EXERCISE DESCRIPTION: Each line of data below must be printed exactly as written, with any pictures removed.

RECORDED INFORMATION:
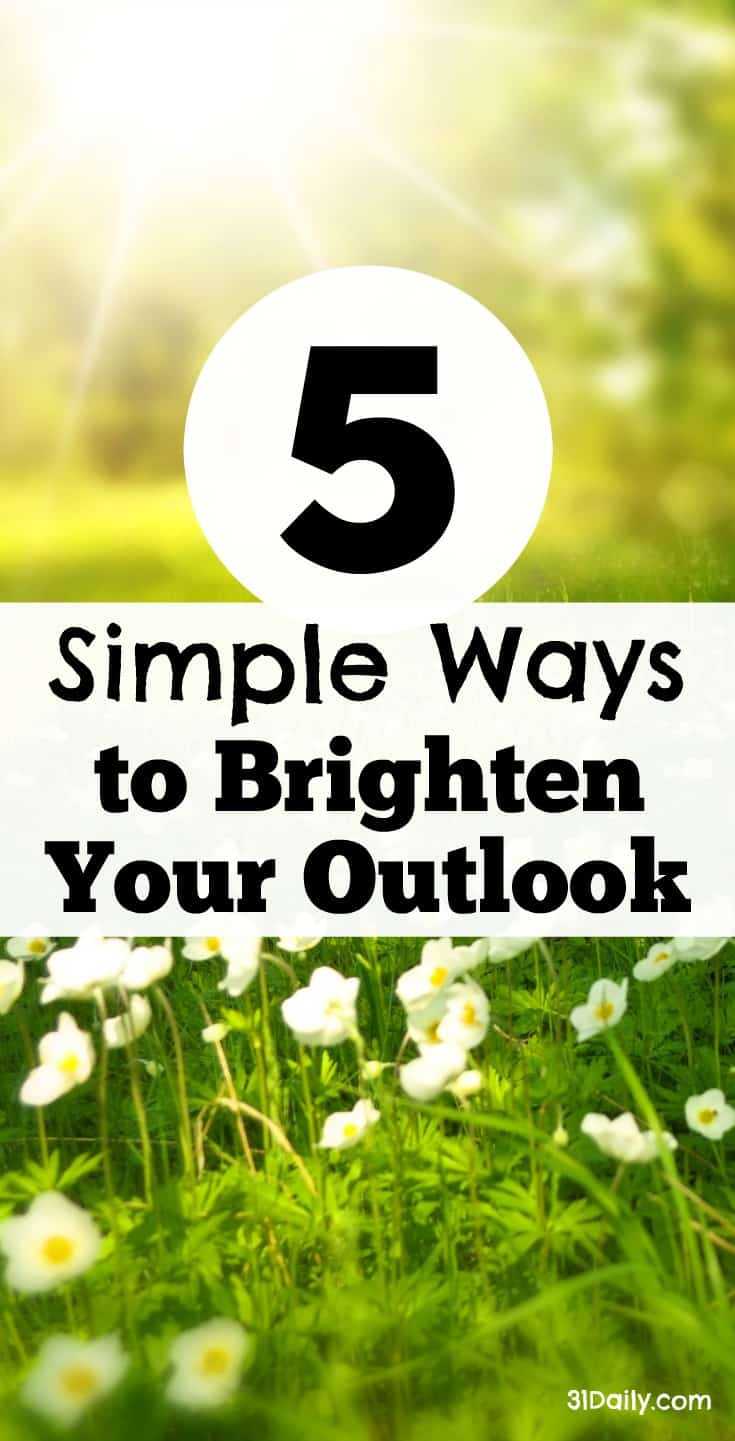 5 Ways to Brighten Your Outlook | 31Daily.com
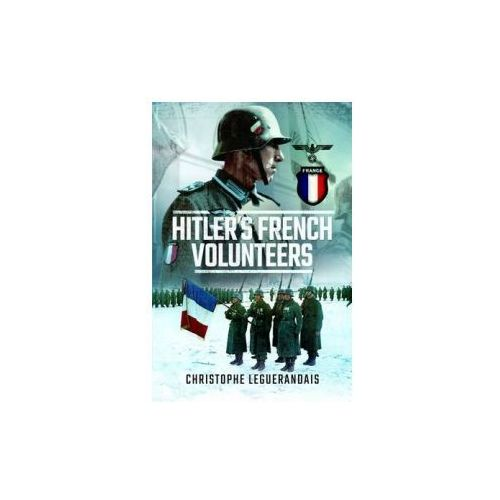Hitlers French Volunteers, Leguerandais, Christopher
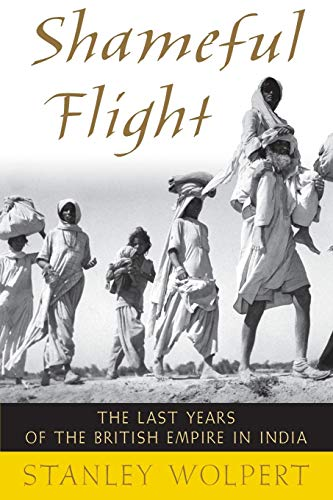 9780195393941: Shameful Flight: The Last Years of the British Empire in India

SOLVED EXERCISE:
 5 Ways to Brighten Your Outlook | 31Daily.com
Hitlers French Volunteers, Leguerandais, Christopher
 9780195393941: Shameful Flight: The Last Years of the British Empire in India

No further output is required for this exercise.